With all the information I have now, I can see this was probably caused by the huge amount of threads I've put. The new threads where trying to get more and more memory, and the OS just couldn't give it. As both AOLServer and PostgreSQL where theoretically using the same memory area, it caused the DB to corrupt and to kill the process. If they where split in different servers maybe this wouldn't happen, and it made us think that different servers are always the best solution. No matter what you do wrong and what happens to the server, the AOLServer crash will not kill the DB process and DB will also not kill AOLServer too. This could be the safer choice for the case.

Collapse
Posted by Gustaf Neumann on

If you consider that a socket connection is quite faster than a TCP/IP connection ...
Well one has to be more precise. One has to distinguish between a local socket (IPC socket, unix domain socket) and a networking socket (e.g. TCP socket). Local communication is faster (at least it should be) than remote communication.

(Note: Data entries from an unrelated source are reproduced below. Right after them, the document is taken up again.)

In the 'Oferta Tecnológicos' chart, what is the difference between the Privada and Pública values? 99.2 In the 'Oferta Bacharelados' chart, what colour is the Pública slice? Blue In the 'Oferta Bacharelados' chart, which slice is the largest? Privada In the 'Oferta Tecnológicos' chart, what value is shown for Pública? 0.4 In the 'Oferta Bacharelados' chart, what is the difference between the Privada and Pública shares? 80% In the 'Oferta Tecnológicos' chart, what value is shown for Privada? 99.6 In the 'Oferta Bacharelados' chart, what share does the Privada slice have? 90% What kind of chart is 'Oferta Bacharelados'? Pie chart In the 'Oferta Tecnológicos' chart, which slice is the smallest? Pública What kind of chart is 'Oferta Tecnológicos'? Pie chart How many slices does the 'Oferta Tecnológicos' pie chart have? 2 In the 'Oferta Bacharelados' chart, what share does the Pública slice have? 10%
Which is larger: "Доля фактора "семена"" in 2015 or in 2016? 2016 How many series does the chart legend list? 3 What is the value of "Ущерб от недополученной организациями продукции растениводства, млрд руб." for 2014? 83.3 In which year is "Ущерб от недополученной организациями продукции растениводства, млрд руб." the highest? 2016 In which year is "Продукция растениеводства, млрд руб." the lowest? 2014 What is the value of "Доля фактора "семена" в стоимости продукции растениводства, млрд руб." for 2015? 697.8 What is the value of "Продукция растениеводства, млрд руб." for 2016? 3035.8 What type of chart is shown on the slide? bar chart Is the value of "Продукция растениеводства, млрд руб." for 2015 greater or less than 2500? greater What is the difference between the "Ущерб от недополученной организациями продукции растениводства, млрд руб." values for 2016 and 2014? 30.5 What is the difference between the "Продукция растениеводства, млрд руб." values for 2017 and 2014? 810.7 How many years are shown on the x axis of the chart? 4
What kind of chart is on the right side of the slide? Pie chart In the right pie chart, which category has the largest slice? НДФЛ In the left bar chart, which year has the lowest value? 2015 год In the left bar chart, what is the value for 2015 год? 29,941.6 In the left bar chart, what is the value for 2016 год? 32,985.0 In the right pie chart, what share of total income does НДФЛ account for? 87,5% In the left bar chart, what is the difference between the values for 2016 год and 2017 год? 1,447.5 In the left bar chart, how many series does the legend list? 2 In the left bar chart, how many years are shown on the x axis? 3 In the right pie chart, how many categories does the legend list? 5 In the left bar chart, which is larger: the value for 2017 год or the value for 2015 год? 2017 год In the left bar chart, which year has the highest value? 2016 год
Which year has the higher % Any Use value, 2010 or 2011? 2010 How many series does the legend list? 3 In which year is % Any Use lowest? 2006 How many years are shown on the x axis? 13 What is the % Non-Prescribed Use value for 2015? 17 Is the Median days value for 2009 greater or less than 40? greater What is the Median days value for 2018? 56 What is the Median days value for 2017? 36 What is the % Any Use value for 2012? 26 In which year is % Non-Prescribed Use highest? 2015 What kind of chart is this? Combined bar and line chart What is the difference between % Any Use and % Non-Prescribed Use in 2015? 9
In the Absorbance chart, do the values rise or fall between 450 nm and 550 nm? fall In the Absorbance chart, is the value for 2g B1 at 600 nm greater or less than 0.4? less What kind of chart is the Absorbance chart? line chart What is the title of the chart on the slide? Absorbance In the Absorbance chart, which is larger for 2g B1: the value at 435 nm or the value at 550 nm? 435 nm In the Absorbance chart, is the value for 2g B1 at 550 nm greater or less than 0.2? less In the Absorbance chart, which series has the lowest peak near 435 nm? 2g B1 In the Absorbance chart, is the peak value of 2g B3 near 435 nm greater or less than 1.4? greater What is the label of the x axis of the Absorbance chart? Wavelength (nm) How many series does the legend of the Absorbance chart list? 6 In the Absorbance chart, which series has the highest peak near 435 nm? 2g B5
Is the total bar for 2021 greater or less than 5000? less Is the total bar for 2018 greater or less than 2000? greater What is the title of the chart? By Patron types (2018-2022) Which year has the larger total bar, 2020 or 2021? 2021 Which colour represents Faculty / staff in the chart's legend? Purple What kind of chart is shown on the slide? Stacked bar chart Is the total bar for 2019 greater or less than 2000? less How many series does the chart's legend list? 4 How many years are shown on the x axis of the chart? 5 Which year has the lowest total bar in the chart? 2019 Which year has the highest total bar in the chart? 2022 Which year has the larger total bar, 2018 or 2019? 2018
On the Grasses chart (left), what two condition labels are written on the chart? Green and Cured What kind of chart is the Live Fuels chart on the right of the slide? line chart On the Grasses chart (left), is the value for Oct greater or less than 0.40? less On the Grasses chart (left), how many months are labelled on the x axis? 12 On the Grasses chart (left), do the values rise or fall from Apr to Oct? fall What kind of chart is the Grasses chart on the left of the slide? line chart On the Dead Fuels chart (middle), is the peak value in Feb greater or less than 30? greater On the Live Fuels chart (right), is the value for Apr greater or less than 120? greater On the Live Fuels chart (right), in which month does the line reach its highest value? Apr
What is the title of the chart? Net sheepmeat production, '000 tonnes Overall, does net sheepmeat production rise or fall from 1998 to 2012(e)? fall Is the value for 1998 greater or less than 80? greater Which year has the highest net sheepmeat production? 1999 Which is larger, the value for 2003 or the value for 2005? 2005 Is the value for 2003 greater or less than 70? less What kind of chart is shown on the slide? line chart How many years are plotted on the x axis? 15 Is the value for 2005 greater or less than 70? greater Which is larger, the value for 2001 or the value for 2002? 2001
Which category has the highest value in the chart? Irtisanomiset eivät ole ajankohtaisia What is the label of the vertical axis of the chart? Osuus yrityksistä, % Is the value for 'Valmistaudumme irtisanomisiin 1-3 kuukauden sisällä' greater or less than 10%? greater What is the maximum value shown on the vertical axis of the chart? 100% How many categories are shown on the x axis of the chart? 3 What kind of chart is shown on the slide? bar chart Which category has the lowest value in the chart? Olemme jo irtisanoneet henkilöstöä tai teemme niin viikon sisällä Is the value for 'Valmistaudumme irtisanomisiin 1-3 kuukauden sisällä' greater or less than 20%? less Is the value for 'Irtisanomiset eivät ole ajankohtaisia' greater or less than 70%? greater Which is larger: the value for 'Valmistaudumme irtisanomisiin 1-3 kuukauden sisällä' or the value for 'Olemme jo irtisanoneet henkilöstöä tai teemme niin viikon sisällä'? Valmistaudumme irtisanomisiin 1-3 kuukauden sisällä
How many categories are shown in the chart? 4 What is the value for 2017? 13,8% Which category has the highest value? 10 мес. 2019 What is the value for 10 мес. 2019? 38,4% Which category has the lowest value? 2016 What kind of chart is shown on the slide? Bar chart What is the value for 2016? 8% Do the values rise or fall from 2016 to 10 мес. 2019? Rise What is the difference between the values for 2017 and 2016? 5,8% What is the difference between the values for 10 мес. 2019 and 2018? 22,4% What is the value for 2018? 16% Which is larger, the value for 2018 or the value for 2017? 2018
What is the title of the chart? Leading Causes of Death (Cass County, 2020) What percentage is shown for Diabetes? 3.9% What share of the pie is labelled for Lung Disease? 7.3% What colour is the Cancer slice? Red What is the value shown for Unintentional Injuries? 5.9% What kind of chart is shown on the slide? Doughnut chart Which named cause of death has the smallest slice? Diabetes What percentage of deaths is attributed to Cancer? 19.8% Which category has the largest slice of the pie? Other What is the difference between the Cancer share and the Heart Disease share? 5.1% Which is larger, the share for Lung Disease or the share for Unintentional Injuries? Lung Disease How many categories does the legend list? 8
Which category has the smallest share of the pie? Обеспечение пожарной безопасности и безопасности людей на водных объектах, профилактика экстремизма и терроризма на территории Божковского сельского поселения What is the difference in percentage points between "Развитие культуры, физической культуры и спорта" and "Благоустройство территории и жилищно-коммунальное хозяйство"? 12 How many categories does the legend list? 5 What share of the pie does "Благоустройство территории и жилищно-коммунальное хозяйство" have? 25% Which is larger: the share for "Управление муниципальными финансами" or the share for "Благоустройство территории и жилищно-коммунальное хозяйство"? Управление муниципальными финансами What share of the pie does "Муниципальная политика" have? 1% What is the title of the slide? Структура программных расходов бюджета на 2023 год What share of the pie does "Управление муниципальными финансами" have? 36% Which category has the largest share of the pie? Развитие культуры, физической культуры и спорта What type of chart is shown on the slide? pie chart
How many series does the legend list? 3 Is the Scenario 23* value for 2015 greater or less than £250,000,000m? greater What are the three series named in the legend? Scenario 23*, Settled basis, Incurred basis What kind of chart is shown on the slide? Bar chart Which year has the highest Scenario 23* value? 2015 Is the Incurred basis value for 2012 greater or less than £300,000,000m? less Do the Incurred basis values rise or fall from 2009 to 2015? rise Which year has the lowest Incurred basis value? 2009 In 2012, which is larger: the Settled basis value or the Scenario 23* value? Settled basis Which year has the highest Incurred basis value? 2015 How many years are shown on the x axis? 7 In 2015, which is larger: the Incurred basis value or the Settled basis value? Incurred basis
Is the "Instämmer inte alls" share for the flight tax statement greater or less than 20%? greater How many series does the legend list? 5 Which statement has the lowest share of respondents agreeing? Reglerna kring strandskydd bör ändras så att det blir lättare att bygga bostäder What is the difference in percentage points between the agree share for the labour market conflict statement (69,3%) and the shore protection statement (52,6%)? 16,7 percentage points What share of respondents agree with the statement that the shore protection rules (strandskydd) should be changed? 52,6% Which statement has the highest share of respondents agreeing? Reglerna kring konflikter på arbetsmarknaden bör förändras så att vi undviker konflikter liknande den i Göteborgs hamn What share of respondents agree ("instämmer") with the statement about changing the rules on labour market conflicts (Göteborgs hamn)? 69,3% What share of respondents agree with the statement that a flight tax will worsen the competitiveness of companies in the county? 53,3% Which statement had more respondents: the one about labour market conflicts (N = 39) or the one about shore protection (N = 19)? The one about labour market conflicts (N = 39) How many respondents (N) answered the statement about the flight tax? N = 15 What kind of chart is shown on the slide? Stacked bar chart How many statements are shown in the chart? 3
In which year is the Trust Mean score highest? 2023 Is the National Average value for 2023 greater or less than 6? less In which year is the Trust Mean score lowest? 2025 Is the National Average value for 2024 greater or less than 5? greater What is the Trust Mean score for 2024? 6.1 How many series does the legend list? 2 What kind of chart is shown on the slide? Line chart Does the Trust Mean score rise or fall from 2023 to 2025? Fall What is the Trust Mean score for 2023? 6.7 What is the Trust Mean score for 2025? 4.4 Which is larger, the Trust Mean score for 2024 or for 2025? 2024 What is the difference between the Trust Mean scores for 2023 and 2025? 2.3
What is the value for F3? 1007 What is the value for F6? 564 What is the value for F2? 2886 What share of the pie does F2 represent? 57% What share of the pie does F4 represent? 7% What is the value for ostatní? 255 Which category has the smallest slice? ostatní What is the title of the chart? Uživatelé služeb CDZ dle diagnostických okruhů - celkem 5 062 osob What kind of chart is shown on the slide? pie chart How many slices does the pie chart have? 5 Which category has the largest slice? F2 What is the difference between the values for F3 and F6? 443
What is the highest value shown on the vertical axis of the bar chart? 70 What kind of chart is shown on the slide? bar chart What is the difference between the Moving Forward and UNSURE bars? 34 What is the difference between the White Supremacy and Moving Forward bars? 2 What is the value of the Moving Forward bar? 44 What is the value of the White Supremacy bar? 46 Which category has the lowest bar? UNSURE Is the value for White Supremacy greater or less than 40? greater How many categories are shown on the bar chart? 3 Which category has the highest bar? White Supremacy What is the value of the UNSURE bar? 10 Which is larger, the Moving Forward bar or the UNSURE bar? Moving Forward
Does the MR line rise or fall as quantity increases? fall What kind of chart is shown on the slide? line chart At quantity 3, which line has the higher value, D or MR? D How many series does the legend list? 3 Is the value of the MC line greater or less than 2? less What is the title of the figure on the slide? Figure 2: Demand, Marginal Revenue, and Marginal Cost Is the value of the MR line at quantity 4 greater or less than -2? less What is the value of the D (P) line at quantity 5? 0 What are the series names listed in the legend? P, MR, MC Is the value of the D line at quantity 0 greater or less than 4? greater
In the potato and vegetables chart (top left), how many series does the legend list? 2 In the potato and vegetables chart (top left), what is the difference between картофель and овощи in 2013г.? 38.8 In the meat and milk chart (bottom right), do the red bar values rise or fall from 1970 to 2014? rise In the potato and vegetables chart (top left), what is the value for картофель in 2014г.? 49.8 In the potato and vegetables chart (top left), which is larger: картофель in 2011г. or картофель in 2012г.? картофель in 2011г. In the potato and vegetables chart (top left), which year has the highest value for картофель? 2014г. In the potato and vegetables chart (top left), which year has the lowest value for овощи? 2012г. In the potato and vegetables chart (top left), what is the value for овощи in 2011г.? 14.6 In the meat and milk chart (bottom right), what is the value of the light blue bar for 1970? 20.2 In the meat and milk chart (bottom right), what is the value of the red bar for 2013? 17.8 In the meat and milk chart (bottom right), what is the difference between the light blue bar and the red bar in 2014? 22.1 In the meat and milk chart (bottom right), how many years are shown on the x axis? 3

As discussed above, the minthreads/maxthreads values of the configuration are not reasonable (not sure what you were trying to simulate/measure/...). I have certain doubts, that the memory was "corrupted", but i have no problems to believe that several processes crashed on your system when it run out of memory. For running large applications one should become familiar with system monitors that measure resource consumptions. This way one can spot shortages and adjust the parameters in reasonable ways.